Prof. Richard MacGillivray Dawkins (1871–1955), an Oxford University professor of Byzantine and Modern Greek studies, stated in an article published on the 10th of September 1915 in The Times that:

"It seemed that the aim of the Turks was now the total destruction of the Greek population."

Silas Bent

In an article titled the "Uprooting of Greeks in Turkey", which appeared in The New York Times on the 21st of January 1923 regarding the Treaty of Lausanne, Professor Silas Bent, American journalist, author and lecturer, wrote:

"Before the World War there were three millions of Greeks in Turkish territory; a million of them were killed or dispersed in 1915; a million and a half of them, since 1915, have been killed or dispersed (dispersal being the more merciless method of driving them to arid plateaus where they died lingeringly from starvation), and the events at Smyrna were still fresh before the minds of the delegates. What assurances could there be against further massacres and forcible deportations if these helpless and peaceable folk were left at the mercy of the Turk?"

Stephen Pound

On the 7th of June 2006, Stephen Pound, Member of the British Parliament, raised the issue of the Armenian, Assyrian and Greek Genocides in the House of Commons:

"I hope that it is not contentious to say that 3.5 million of the historic Christian population of Assyrians, Armenians and Greeks then living in the Ottoman empire had been murdered—starved to death or slaughtered—or exiled by 1923."

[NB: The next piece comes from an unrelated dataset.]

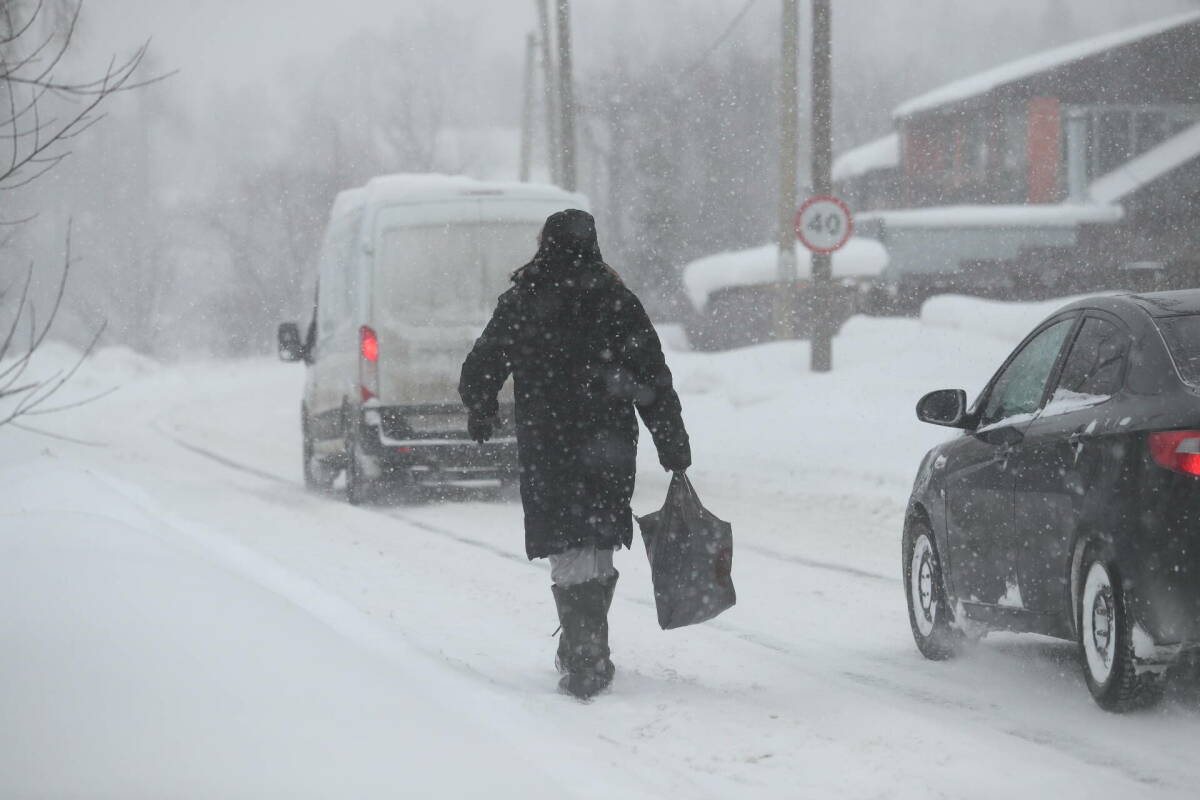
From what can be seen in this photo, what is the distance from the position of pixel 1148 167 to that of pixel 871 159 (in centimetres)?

"Genocide did happen—3.5 million people were killed or died in the desert. Why did it happen? Armenians, Greeks and Assyrians had lived in the Ottoman empire for many hundreds of years, and some for even longer; and there was not a systematic programme or pogrom until late in the 19th century. Without doubt there were isolated incidents, but something changed, particularly during the caliphate of Sultan Abdul Hamid, and especially with the election of the Committee for Union and Progress."